Mariusz Kamiński: "Donald Tusk prędzej czy później stanie przed Trybunałem Stanu"

Czytaj więcej Subskrybuj 50% taniej
Sprawdź
PAP
PAP

Mariusz Kamiński: Działacze PiS nie wybaczą tej zdrady. Takich rzeczy się nie zapomina

- Jestem pewien, że Donald Tusk prędzej czy później stanie przed Trybunałem Stanu. Są ku temu bardzo uzasadnione przesłanki. Nie będzie to jednak w tej kadencji Sejmu. Na pewno można stwierdzić, że polityczną odpowiedzialność za katastrofę smoleńską ponosi premier Tusk i jego ministrów m.in. Klich, Arabski, Sikorski. Z tej odpowiedzialności politycznej ich rozliczymy.  Natomiast czy poniosą odpowiedzialność karną o tym zdecyduje prokuratura i sądy - powiedział w drugiej części rozmowy z Onet.pl Mariusz Kamiński.
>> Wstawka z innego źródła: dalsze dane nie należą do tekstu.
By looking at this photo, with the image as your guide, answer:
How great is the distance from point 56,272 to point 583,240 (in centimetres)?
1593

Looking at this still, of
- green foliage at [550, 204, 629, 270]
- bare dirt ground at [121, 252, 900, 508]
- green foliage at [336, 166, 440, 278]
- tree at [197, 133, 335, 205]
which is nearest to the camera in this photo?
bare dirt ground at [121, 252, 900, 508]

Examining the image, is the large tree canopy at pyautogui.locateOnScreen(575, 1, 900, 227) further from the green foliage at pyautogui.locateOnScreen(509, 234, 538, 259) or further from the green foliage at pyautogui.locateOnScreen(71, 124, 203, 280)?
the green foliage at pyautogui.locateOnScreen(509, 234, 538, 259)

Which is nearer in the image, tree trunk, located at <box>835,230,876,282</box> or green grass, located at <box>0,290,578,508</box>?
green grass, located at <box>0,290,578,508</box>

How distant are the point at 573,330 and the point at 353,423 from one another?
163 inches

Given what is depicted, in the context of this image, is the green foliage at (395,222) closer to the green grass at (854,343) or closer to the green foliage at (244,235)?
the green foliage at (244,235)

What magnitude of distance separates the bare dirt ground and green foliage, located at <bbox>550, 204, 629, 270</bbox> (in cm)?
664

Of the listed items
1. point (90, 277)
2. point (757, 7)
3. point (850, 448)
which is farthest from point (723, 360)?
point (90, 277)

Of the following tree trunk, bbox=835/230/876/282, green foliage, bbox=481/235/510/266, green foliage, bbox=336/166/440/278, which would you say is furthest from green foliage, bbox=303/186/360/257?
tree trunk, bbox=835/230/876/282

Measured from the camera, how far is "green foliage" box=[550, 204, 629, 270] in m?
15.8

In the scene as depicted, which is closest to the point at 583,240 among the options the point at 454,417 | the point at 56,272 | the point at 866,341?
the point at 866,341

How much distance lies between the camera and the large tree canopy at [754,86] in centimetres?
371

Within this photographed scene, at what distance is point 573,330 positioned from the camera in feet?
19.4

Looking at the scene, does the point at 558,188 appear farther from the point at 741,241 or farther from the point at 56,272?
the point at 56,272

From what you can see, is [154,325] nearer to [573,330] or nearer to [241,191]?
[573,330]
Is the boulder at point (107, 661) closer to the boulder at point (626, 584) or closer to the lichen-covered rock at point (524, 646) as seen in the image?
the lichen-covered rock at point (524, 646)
Poseł PiS wyraził również swoje zdanie na temat ewentualnego powrotu Adama Bielana do PiS:

- Działacze PiS-u w terenie nigdy nie wybaczą zdrady Bielana. To był nóż wbity w plecy na trzy dni przed wyborami samorządowymi. Takich rzeczy się nie zapomina. Najpierw zdradził PiS, teraz PJN.

Więcej na Onet.pl:

Dziękujemy za przeczytanie artykułu!

Najważniejsze teksty publicystyczne i analityczne w jednym miejscu! Dołącz do Premium+. Pamiętaj, możesz oglądać naszą telewizję na wPolsce24. Buduj z nami niezależne media na wesprzyj.wpolsce24.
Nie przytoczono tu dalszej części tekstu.